Figure 4. Tocilizumab (TCZ) restores tryptophan catabolism in peripheral blood mononuclear cells (PBMCs) from a subgroup of T1D children.

(A) l-kynurenine (Kyn) levels in supernatants of PBMCs, either unstimulated (medium) or stimulated for 48 hours with IFN-γ at 100 U/ml in the presence or absence of TCZ (10 μM), from control subjects (n = 34) or T1D patients (n = 114). (B) Kyn production as in A from T1D PBMCs subdivided in responders (R; n = 39) vs. nonresponders (NR; n = 75) due to TCZ significant effects detectable in IFN-γ−stimulated cells at the individual level (analyzed in triplicate samples). (C) Kyn production as in B from NR T1D PBMCs further subdivided in IDO1⁺ (n = 43) vs. IDO1⁻ (n = 32) due to the capacity of IFN-γ to significantly or not significantly upregulate the Kyn production at the individual level (as in B), respectively. (D) TGF-β production from T1D PBMCs, either untreated or treated as in A, and subdivided in TCZ R, NR IDO1⁺, and NR IDO1⁻ groups. (E) IDO1 rs7820268 and (F) IL6R rs2228145 genotype distribution in R, NR IDO1⁺, and NR IDO1⁻ T1D PBMCs. (G) Ratios of AC + CC (i.e., protective) and AA (nonprotective) IL6R rs2228145 genotype in R, NR IDO1⁺, and NR IDO1⁻ T1D PBMCs. Ctrl, nondiabetic subjects. T1D, diabetic patients. Data (mean ± SEM; A–D) are the result of 4 independent measurements performed in triplicate. Kruskal-Wallis with post hoc Dunn’s test was used for the analysis of A. Data in panels B–D were analyzed by 2-way ANOVA, followed by post hoc Bonferroni’s test. *P < 0.05; **P < 0.01; ***P < 0.001.

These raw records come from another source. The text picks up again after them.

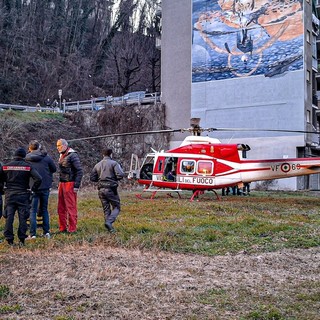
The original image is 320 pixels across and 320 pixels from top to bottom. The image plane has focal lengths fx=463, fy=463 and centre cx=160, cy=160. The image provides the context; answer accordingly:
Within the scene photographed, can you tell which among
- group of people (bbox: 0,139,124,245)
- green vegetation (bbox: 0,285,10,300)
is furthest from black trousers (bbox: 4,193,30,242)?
green vegetation (bbox: 0,285,10,300)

Figure 5. Tocilizumab (TCZ) restores normoglycemia in diabetic NOD mice via an IDO1-dependent mechanism.

NOD mice proficient (A–D) or deficient (E–H) in Ido1 expression were treated i.p. with saline (control) or TCZ at the dose of 5 mg/kg every other day for 3 weeks and once a week for the next 3 weeks. (A and E) Percentages of diabetic animals (i.e., treated with TCZ or saline when showing a glycemia of 200–250 mg/dl) whose course of glycemia at the individual level is represented over time in B and F (n = 8 per group; 1 experiment representative of 3). (C and G) Histology of 1 representative mouse per group. Scale bars: 50 μM. (D and H) Degree of insulitis in the various groups. Data of diabetes incidence (A and E) were analyzed by Kaplan-Meier and survival curves were compared by log-rank test. ***P < 0.001.